Always, Lolley wanted most of all to coach, but he was a loyal soldier who did what was asked of him and did it with dedication and enthusiasm. He never complained. He spent the past two seasons as Gus Malzahn’s director of external football relations, working with NFL scouts and high coaches.

Along the way, Lolley helped Auburn win a national championship and three Southeastern Conference championships. He sent a stream of defensive backs into the NFL, and they swear by him to this day.

Next season, Lolley will be on the field again, but it won’t be at Auburn. He will leave Auburn in June with his state retirement and coach defense for the Edmonton Eskimos of the Canadian Football League. Lolley, who sometimes seems to know everyone involved with football, gave Edmonton head coach Chris Jones his first fulltime coaching job as a North Jackson assistant.

At 59, Lolley doesn’t act like a man who is anywhere close to being done with the game.

“Auburn, I can’t say enough about it,” Lolley said. “It’s been a great ride.
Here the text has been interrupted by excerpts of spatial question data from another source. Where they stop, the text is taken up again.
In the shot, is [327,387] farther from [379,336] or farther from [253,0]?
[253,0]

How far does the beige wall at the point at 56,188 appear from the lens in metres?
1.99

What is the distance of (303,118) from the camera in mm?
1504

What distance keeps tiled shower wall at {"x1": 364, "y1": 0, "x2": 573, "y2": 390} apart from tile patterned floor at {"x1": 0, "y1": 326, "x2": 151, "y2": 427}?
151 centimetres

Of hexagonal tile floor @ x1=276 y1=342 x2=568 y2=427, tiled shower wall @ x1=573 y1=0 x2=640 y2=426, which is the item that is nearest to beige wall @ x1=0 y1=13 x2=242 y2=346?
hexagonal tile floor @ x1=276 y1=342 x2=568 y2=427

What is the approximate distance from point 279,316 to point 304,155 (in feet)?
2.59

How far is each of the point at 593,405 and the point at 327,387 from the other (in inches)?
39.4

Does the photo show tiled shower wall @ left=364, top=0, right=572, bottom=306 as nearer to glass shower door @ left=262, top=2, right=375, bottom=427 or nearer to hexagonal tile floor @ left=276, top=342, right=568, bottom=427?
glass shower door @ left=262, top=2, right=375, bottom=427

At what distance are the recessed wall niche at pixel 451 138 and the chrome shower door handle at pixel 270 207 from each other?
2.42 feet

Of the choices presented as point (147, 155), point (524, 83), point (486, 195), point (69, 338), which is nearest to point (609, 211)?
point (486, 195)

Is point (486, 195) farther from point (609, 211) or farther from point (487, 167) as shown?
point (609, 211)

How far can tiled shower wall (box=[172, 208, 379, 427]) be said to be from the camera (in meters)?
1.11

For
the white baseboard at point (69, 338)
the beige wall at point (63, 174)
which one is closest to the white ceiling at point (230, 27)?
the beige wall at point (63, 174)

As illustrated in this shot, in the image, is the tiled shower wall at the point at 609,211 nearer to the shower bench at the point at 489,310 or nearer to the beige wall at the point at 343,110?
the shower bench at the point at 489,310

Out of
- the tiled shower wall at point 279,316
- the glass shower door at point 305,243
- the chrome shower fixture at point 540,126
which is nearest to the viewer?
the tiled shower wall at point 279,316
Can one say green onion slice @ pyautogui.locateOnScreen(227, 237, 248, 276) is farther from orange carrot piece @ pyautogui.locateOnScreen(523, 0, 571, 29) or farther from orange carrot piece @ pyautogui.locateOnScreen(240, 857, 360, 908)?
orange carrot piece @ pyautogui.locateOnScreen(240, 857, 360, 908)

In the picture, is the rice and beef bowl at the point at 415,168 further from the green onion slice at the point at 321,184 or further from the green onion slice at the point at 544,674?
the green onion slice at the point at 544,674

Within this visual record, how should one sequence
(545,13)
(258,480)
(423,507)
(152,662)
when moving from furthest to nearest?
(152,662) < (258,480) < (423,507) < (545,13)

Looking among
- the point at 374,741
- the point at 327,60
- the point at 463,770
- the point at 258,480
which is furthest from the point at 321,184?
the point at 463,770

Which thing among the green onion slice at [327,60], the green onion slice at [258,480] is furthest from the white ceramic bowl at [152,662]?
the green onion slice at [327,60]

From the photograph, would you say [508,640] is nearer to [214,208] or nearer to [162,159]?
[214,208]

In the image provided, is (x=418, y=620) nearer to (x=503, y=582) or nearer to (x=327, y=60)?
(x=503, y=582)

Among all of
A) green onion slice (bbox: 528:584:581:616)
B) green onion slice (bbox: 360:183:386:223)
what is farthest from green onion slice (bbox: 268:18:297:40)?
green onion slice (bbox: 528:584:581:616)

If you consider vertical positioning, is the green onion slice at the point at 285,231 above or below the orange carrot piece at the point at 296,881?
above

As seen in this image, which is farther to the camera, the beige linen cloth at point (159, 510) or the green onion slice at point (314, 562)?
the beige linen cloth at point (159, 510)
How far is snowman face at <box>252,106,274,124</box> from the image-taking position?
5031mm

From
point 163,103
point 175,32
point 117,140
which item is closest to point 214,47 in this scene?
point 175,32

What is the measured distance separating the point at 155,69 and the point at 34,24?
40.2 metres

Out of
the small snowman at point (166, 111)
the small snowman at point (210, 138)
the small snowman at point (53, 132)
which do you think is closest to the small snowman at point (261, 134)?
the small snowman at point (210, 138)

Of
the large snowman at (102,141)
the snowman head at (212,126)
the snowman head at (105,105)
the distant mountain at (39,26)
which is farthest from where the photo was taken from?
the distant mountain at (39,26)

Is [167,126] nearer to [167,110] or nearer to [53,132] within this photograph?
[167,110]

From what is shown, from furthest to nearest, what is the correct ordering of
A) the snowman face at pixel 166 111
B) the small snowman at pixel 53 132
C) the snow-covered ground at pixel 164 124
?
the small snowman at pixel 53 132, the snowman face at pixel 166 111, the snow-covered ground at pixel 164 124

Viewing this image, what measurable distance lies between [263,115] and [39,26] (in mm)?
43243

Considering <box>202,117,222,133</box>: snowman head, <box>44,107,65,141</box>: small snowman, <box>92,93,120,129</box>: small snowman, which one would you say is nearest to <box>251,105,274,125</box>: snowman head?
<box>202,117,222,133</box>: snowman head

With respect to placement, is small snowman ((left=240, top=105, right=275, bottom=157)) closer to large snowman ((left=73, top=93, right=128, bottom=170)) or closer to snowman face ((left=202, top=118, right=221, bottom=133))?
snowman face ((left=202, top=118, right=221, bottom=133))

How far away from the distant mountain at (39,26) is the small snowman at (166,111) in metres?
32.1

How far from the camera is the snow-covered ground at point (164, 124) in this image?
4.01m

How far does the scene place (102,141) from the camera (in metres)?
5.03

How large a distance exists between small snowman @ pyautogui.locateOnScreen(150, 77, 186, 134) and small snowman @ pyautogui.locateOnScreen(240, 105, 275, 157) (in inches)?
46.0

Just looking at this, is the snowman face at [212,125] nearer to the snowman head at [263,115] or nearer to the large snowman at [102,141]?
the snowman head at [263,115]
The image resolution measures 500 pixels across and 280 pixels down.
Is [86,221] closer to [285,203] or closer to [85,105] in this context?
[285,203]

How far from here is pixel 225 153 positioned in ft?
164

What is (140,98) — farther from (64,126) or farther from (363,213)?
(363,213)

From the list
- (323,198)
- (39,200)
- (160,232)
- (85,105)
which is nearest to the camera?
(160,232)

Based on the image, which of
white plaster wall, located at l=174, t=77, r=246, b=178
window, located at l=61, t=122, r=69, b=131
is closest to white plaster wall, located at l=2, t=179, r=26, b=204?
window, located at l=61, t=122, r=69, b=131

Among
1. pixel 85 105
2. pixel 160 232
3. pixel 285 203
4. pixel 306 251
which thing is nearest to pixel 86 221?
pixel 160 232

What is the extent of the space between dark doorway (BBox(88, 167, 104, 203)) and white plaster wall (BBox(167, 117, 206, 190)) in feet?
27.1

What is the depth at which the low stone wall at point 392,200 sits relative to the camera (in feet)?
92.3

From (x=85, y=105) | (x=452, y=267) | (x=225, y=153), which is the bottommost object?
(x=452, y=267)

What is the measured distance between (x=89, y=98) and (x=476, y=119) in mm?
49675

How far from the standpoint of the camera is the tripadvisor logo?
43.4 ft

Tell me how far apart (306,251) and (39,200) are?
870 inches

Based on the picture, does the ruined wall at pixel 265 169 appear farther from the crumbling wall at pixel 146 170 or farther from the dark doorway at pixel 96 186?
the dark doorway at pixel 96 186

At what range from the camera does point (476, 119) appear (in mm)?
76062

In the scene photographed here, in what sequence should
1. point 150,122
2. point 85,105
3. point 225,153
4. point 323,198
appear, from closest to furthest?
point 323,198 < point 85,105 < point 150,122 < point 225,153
It’s been wonderful. But I’m kind of antsy. A lot of things are bottled up inside me, and I’ve got to see some things. Auburn has been a wonderful place, but I miss coaching.
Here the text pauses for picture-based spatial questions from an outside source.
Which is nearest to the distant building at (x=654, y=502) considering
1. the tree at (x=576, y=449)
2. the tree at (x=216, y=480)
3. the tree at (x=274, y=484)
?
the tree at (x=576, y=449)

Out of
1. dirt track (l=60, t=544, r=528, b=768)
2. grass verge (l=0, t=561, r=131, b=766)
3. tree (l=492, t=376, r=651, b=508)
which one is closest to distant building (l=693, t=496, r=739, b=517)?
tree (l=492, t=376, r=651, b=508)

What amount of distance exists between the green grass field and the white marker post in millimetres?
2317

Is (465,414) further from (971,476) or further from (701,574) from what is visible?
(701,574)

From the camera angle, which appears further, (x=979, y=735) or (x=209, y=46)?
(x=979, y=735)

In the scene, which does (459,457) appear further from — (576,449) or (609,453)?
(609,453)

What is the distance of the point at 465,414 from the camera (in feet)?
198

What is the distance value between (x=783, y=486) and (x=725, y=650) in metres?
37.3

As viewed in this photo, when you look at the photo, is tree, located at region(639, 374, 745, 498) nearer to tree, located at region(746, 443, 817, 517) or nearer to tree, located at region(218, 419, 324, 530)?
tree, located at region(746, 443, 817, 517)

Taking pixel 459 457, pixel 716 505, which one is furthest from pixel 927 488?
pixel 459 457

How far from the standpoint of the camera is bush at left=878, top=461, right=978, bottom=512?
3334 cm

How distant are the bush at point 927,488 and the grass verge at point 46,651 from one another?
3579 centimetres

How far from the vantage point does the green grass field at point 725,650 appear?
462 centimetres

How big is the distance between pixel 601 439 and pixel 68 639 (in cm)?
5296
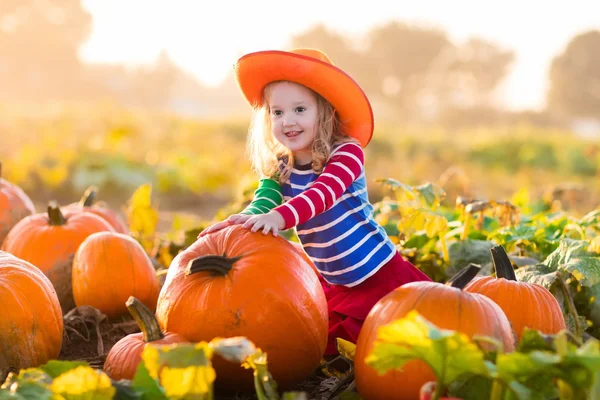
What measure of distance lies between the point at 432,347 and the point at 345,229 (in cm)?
140

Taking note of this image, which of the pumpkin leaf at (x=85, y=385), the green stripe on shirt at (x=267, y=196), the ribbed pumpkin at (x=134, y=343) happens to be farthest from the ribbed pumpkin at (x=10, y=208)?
the pumpkin leaf at (x=85, y=385)

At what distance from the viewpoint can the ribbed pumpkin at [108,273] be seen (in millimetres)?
3551

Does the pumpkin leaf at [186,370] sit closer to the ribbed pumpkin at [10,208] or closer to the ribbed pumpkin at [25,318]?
the ribbed pumpkin at [25,318]

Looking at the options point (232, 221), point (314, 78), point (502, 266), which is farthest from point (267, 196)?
point (502, 266)

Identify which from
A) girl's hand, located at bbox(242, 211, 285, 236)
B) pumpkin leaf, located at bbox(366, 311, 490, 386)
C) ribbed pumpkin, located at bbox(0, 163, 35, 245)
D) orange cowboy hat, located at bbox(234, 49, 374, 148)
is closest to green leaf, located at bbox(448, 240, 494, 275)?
orange cowboy hat, located at bbox(234, 49, 374, 148)

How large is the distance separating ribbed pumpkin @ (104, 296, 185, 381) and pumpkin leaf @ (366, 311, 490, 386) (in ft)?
3.03

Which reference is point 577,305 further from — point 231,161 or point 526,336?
point 231,161

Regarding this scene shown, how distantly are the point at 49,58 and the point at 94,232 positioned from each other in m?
59.8

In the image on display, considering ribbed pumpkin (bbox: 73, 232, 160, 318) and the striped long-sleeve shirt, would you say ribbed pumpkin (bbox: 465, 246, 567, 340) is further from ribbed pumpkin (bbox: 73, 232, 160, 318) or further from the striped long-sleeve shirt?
ribbed pumpkin (bbox: 73, 232, 160, 318)

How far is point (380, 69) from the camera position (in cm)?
6762

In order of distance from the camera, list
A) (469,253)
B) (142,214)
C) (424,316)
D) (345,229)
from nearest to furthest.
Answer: (424,316)
(345,229)
(469,253)
(142,214)

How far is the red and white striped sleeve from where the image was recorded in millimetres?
2822

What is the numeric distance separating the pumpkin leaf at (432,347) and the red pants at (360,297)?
132cm

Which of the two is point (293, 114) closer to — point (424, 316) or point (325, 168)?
point (325, 168)
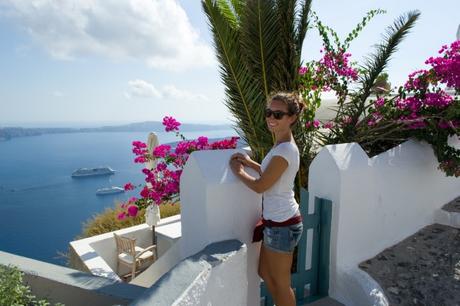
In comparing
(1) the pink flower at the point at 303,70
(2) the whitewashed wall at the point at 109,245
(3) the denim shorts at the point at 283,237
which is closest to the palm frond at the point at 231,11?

“The job I’ve had the last year or two has been a blessing. I’ve really enjoyed it and could do it forever, but I want to be up there with the guys challenging and doing things.”

For sure, it will be a different kind of challenge.

Instead of 11 players on the field, there are 12 in the CFL. Six players can be in motion at the same time and can run toward the line of scrimmage before the ball is snapped. There are only three downs.

“When I talk to people about defense, all it is is solving puzzle,” Lolley said. “… It’s a new puzzle to me. It’s been real intriguing for me to look at it.”

If you listen to Lolley for long, he’ll be talk about the days of his youth when he learned the toughness and the work ethic that have served him well. His stories are endless. But always, the conversation turns to football. When he talks football, he talks pressure and man-to-man defense. And he is  passionate.

“They say playing man-to-man is going to be very difficult because of all the motion,” Lolley said. “I say hogwash. You can solve any puzzle if you know what you are doing. We are going to play a little bit of everything, but we are basically going to be a pressure, man-to-man type team.”

Jones played high school football in South Pittsburgh, Tenn., just over the Alabama line, and in college at Chattanooga. Lolley hired him at North Jackson, helped him become a graduate assistant on Mike DuBose’s first staff at Alabama and an assistant coach at what is now West Alabama.

Jones called Lolley as Auburn was preparing folast season's Southeastern Conference Championship Game. He wanted Lolley on his staff badly enough that he said, if necessary, he would even wait a year to fill the position. Finally, Lolley decided he would leave his roots and move north to do what he loves most to do.

Former defensive back T’Sharvan Bell, who finished his Auburn career in 2012, loved to talk about “Coach Lolley’s country sayings.” He could even do a nifty Lolley impersonation. But Bell, like so many others, respected Lolley as a coach and as a man who exuded toughness but loved the young men who played the game.

“Best coach I’ve ever been around,” Bell said. “No question about it.”

Now Lolley will move on to coach a different kind of football in a different country. But his beliefs in what wins and his passion for the game won’t change. He’ll be on the field again, teaching lessons of pass defense, tackling and toughness.

And, really, that’s where Phillip Lolley belongs.